2Step 2: Understanding Conservation of Momentum
The principle of conservation of momentum states that the total momentum of a closed system before the event (loading) must be equal to the total momentum of the system after the event, assuming no external forces are acting.
3Step 3: Calculating Initial Momentum
Calculate the initial momentum of the truck before loading: \[ p_{ ext{initial}} = m_{ ext{truck}} \times v_{ ext{truck}} = 1600 \, \mathrm{kg} \times 2.5 \, \mathrm{m/s} = 4000 \, \mathrm{kg} \cdot \mathrm{m/s} \]
4Step 4: Calculating Final Mass After Loading
After loading, the total mass of the truck and the additional load is:\[ m_{ ext{final}} = 1600 \, \mathrm{kg} + 3500 \, \mathrm{kg} = 5100 \, \mathrm{kg} \]

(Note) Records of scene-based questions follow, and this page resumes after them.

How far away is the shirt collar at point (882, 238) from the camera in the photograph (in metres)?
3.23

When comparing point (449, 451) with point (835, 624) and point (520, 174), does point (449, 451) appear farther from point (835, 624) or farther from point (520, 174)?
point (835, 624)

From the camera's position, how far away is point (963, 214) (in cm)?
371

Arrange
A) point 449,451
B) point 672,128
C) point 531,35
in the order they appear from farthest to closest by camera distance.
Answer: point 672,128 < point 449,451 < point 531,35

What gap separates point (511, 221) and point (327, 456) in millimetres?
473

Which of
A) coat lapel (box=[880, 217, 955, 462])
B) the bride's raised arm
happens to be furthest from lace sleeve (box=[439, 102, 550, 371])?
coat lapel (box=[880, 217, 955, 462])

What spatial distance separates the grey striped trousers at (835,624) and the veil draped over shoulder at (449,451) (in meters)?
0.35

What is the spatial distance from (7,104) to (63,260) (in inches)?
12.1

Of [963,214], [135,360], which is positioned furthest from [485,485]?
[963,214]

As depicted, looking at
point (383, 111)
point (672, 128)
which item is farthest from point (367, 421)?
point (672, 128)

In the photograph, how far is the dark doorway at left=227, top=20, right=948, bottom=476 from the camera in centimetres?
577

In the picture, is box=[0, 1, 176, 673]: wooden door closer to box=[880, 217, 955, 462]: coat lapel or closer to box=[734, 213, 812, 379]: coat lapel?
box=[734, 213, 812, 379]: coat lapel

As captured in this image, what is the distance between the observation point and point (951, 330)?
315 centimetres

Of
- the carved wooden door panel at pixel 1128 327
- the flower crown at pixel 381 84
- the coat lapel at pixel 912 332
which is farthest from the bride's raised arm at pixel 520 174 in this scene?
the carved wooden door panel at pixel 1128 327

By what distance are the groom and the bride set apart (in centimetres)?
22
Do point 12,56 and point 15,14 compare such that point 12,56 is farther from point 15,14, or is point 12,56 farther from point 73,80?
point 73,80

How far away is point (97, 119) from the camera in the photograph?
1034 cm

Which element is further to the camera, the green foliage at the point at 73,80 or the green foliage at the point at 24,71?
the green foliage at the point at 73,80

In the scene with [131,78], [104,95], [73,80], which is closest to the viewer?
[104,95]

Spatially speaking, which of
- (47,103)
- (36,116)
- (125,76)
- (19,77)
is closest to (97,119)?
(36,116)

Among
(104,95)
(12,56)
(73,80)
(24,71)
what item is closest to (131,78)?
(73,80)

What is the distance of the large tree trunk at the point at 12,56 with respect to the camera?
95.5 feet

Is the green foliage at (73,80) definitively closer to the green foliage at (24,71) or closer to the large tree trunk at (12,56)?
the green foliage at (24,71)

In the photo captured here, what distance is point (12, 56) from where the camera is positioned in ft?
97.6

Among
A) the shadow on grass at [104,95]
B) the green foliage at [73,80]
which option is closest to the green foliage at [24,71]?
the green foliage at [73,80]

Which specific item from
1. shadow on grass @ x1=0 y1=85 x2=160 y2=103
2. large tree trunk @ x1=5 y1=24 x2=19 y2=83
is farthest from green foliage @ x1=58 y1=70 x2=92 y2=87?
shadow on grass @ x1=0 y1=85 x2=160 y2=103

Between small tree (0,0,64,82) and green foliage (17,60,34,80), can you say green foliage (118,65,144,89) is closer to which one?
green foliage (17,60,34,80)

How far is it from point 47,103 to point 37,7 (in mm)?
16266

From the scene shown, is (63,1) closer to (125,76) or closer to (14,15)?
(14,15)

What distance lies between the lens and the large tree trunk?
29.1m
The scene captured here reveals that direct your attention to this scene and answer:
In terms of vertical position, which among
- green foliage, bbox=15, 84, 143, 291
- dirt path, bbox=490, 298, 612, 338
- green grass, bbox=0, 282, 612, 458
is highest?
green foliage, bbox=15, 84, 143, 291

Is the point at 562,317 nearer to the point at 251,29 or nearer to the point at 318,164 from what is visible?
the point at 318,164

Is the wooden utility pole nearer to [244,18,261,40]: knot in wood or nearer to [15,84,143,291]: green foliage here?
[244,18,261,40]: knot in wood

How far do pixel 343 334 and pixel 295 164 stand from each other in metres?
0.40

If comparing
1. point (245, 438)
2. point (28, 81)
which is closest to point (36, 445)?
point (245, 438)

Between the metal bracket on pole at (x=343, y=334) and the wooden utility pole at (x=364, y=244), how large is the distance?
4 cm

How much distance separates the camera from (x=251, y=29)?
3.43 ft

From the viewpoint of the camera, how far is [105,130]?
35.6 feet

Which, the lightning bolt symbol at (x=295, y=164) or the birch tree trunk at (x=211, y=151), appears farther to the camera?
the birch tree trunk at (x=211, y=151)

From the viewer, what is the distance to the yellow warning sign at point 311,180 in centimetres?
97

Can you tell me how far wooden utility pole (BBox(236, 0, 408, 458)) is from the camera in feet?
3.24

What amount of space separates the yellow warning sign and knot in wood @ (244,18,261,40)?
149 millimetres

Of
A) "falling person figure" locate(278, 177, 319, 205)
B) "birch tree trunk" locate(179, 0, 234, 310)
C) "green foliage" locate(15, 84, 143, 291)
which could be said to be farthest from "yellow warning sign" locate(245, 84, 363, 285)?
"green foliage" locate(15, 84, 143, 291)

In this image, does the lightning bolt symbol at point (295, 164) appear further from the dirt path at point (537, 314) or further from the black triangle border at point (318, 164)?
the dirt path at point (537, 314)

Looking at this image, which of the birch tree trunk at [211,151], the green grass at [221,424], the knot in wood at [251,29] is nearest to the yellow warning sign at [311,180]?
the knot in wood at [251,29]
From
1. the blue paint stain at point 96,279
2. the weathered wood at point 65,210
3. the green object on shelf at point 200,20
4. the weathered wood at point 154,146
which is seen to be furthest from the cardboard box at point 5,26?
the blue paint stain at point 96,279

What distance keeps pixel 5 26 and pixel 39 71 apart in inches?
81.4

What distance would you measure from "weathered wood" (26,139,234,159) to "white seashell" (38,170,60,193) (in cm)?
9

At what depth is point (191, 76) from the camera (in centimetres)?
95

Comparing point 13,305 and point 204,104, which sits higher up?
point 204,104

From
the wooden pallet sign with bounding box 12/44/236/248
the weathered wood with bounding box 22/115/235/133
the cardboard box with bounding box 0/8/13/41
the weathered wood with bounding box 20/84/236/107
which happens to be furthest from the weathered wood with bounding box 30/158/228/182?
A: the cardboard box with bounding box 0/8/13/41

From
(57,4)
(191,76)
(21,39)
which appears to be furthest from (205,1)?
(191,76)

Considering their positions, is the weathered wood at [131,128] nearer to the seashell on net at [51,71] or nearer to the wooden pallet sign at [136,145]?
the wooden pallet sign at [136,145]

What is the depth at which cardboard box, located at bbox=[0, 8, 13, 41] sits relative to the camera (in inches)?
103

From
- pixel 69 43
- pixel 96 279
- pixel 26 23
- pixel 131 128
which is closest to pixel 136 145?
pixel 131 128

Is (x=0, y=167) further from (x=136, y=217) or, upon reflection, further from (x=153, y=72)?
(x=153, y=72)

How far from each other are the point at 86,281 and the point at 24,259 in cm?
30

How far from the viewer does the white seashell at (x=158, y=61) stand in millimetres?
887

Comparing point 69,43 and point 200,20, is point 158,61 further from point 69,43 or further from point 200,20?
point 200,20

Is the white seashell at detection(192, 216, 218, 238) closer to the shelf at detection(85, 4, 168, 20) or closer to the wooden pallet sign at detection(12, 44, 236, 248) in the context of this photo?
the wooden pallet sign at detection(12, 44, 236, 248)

5Step 5: Calculating Final Velocity Using Conservation of Momentum
By the conservation of momentum, the initial momentum equals the final momentum. Let \(v_{ ext{final}}\) be the final velocity of the truck. Therefore:\[ p_{ ext{initial}} = p_{ ext{final}} \]\[ 1600 \, \mathrm{kg} \cdot 2.5 \, \mathrm{m/s} = 5100 \, \mathrm{kg} \cdot v_{ ext{final}} \]Solving for \(v_{ ext{final}}\):\[ v_{ ext{final}} = \frac{4000 \, \mathrm{kg} \cdot \mathrm{m/s}}{5100 \, \mathrm{kg}} \approx 0.7843 \, \mathrm{m/s} \]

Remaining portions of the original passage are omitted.